=== PROVIDED PASSAGE ===
---------------

Chlorophagy is ATG gene-dependent microautophagy process

Abstract

Autophagy delivers cytosolic components to lysosomes and the vacuole for degradation. This pathway prevents starvation through bulk degradation and recycling of cytoplasmic components, and maintains cellular homeostasis through selective elimination of damaged proteins and organelles. Autophagic delivery processes are categorized into three types: macroautophagy, microautophagy, and chaperone-mediated autophagy. During macroautophagy, nascent, double membrane-bound vesicles termed autophagosomes sequester a portion of cytoplasm and deliver it to the vacuole/lysosomes. Molecular genetic studies in budding yeasts have identified a set of AUTOPHAGY (ATG) genes required for autophagosome formation. Although microautophagy involves the direct lysosomal/vacuolar engulfment and incorporation of a target into the lumen rather than the formation of autophagosomes, the membrane dynamics and possible roles of ATGs during microautophagy are under investigation. Our recent study revealed an ATG-dependent microautophagy process in plants, during which chloroplasts damaged by high visible light (HL) are selectively eliminated. Here, we discuss the membrane dynamics of the plant microautophagy that enables the transport of whole chloroplasts into the vacuole.

---------------

=== MATERIAL PROVIDED ===

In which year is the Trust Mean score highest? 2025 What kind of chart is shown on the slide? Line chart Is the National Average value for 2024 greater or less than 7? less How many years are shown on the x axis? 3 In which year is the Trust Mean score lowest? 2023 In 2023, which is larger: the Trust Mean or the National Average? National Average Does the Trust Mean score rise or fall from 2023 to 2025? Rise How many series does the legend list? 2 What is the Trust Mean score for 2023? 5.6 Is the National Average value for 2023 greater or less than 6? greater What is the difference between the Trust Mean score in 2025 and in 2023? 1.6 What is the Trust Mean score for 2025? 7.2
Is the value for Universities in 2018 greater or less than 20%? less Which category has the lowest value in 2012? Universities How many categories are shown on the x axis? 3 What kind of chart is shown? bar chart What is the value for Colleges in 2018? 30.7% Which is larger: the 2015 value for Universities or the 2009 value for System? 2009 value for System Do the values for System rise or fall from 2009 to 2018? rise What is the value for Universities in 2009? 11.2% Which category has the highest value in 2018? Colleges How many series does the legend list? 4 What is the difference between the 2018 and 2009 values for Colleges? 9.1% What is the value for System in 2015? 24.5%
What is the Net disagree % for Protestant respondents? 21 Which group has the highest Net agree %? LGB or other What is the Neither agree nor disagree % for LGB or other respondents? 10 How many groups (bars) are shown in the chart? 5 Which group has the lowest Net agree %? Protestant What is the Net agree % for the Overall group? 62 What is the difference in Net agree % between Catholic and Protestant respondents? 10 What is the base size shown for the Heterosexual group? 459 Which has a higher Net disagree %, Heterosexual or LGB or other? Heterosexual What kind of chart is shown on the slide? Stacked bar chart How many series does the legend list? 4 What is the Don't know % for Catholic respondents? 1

---------------

=== DIRECTIONS ===
- 1) From the chlorophagy abstract, list the three types into which autophagic delivery processes are categorized.
- 2) Resume the chlorophagy abstract after its last sentence.

=== ANSWERS TO THE EXERCISE ===
- 1) macroautophagy, microautophagy, chaperone-mediated autophagy

- 2)
Keywords: Autophagy; chlorophagy; chloroplast; microautophagy; photodamage.

Figure 1.

A schematic model of microautophagy in mammalian cells, yeast, and plant cells. (a) Non-selective microautophagy is generally achieved by invagination or protrusion of the lysosomal or vacuolar membrane to incorporate various organelles and proteins. (b) Micropexophagy-specific membrane apparatus (MIPA) structures enclose peroxisomes during micropexophagy in the methylotrophic yeast Komagataella phaffii. (c) High light-damaged chloroplasts exhibiting a swollen shape are selectively eliminated via microautophagy in Arabidopsis leaves. (d) Extension of the vacuolar membrane itself engulfs an anthocyanin aggregate to incorporate it into the vacuole and form anthocyanin vacuolar inclusions (AVIs).

Figure 2.

Images of HL damage-induced swollen chloroplasts in Arabidopsis leaves. (a and b) Confocal images of mesophyll cells expressing stroma-targeted RBCS-RFP under the control of the RBCS promoter along with the vacuolar membrane-targeted GFP-δ-tonoplast intrinsic protein (TIP) under the control of the 35S promoter. The second rosette leaves of non-treated control plants (a) or plants 1 d after exposure to 2-h high visible light (HL; 2,000 µmol m⁻² s⁻¹) at 10℃ (b) were observed. Arrowheads indicate HL-induced swollen chloroplasts. Chlorophyll auto-fluorescence, RFP, and GFP signals appear magenta, green, and turquoise, respectively. DIC images are also shown. Scale Bars = 10 µm.